__ページ本文__:
+++++
ただし、カプセルや点滴などの薬剤に含まれる物質は「コリスチンメタンスルホン酸ナトリウム」です。

コリスチンの体内動態

コリスチンメタンスルホン酸ナトリウムは、生体内で「コリスチン」に変換され、抗菌活性を発揮します。

コリスチンへの変換割合は、およそ30パーセントと言われています。

コリスチンは、主に腎臓から尿中へ排泄されます。

コリスチンの作用

コリスチンの標的は細胞外膜です。

グラム陰性菌のリポポリサッカライド分子との静電気相互作用により細菌外膜の安定性を低下させます。

その結果、細胞外膜に局所的な障害を起こし、細胞内物質を流失させて殺菌活性を発揮します。

コリスチンの適応

コリスチンの適応症は、感染性胃腸炎であり、適用菌種はコリスチン感性の大腸菌、シトロバクター、クレブシエラ、エンテロバクター、緑膿菌、アシネトバクター、赤痢菌などです。

コリスチンの商品名

製剤としては、商品名「メタコリマイシン(カプセル(顆粒))」、商品名「コリマイシン(散剤)」、商品名「オルドレブ(点滴静注用)」があります。

コリスチン耐性菌とは

近年、最強と言われた抗生物質「カルバペネムに」に耐性である腸内細菌科細菌(carbapenem-resistant Enterobacteriaceae: CRE)による感染が、世界中で問題になっていたところ、コリスチンは、CREに活性がある薬剤とされ、多剤耐性菌に対する「最後の選択肢」として期待されていました。

しかし、すでに海外ではコリスチン耐性の菌株が出現してしまったと報告されています。

コリスチン耐性菌は、コリスチン以外の多くの薬剤に抵抗性を示すため、治療自体も非常に難しく、致死率が高いと言われています。

この耐性菌群を封じ込めるため、病院レベルではなく、地域レベルあるいは国家レベルでの対策が求められています。
+++++
__データ抜粋__:

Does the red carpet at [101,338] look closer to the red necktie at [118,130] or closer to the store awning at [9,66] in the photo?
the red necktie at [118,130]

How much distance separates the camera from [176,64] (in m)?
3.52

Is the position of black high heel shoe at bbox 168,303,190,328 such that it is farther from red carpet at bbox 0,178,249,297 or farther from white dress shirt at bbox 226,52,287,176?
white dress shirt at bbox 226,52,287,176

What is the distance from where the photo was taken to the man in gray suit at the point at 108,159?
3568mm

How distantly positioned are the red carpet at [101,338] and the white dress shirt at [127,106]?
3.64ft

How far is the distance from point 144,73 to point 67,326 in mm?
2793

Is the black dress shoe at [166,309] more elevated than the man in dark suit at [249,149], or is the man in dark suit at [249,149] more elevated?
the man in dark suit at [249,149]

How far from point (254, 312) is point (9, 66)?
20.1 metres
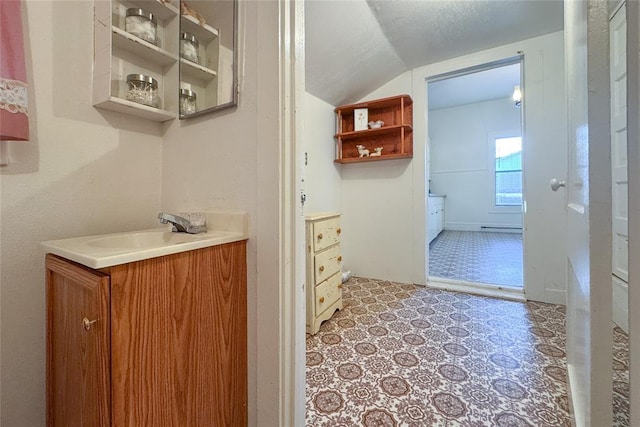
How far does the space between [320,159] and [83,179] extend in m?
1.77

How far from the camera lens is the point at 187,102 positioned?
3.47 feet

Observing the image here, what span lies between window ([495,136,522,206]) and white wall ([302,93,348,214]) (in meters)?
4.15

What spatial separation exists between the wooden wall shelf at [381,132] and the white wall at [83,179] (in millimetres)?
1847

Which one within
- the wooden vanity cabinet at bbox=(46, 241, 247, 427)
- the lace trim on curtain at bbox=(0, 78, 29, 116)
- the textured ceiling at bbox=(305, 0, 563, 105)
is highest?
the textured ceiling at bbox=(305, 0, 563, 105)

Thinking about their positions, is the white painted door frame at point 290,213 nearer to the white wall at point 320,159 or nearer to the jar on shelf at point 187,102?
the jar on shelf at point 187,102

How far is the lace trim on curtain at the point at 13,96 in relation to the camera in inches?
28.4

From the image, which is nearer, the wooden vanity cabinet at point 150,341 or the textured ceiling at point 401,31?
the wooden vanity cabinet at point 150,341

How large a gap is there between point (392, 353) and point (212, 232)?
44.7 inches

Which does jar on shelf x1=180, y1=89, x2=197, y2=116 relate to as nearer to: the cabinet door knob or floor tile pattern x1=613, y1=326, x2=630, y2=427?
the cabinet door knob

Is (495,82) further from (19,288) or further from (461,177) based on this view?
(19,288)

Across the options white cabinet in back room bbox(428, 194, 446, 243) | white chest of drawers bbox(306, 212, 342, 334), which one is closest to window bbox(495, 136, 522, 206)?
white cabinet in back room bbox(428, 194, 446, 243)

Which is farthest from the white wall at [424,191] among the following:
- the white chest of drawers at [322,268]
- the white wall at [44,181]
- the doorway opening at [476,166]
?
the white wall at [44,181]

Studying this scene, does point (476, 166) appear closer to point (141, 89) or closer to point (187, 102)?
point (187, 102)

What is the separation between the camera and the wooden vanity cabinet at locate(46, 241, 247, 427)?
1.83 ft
+++++
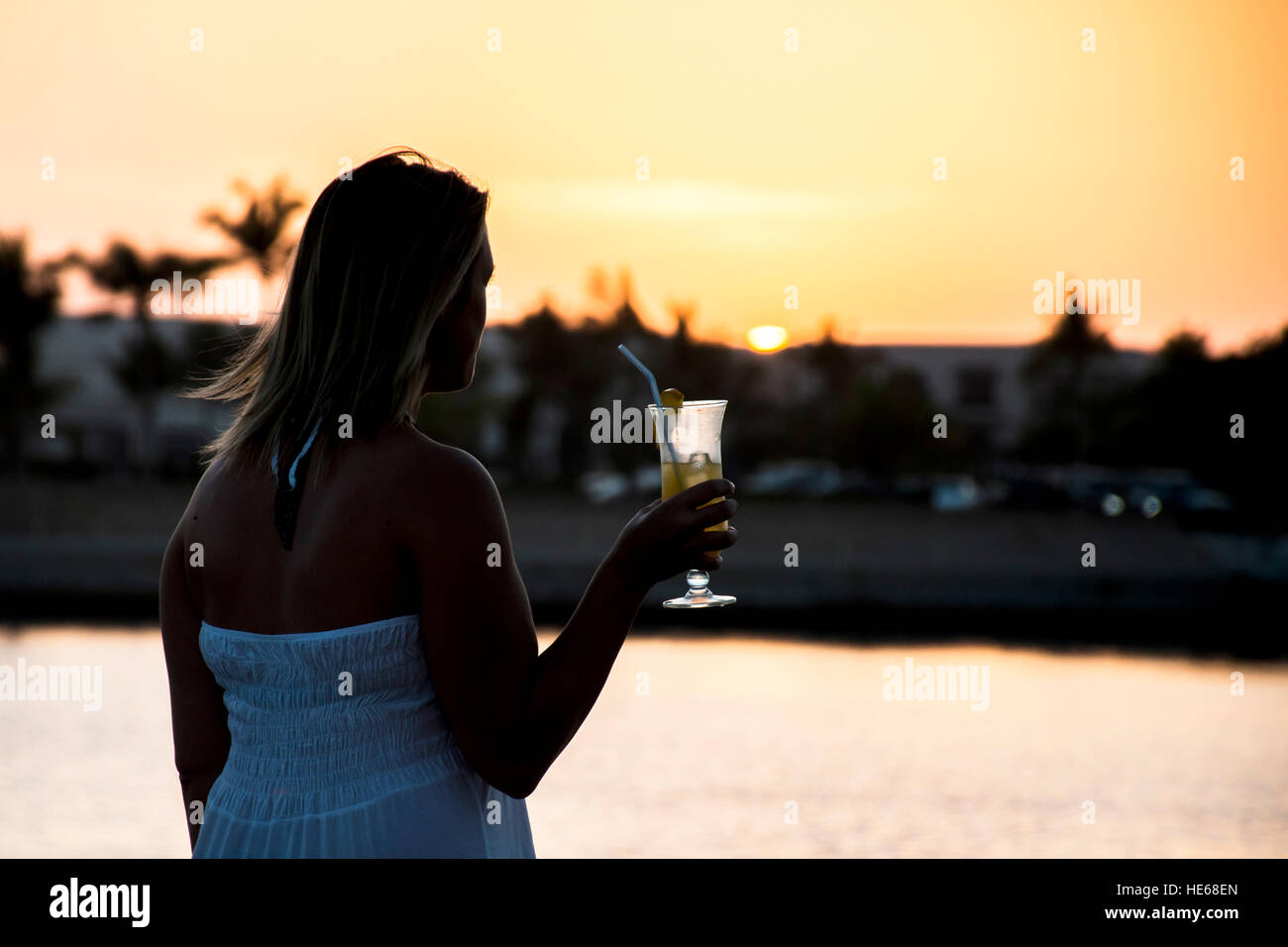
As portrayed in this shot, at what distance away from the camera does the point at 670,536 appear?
+++++
__作業依頼 1__: ページ本文によると、コリスチンメタンスルホン酸ナトリウムがコリスチンに変換される割合はどの程度ですか。
__作業依頼 2__: ページ本文に基づき、コリスチン耐性菌の治療が非常に難しく致死率が高いとされる理由を説明してください。
__作業依頼 3__: ページ本文のうち、「コリスチンの適応症は、感染性」を含む箇所から書き写し、「(点滴静注用)」があります。」で終えてください。

__最終回答 1__: およそ30パーセントです。

__最終回答 2__: コリスチン耐性菌は、コリスチン以外の多くの薬剤にも抵抗性を示します。そのため治療自体が非常に難しく、致死率が高いと言われています。

__最終回答 3__:
コリスチンの適応症は、感染性胃腸炎であり、適用菌種はコリスチン感性の大腸菌、シトロバクター、クレブシエラ、エンテロバクター、緑膿菌、アシネトバクター、赤痢菌などです。

コリスチンの商品名

製剤としては、商品名「メタコリマイシン(カプセル(顆粒))」、商品名「コリマイシン(散剤)」、商品名「オルドレブ(点滴静注用)」があります。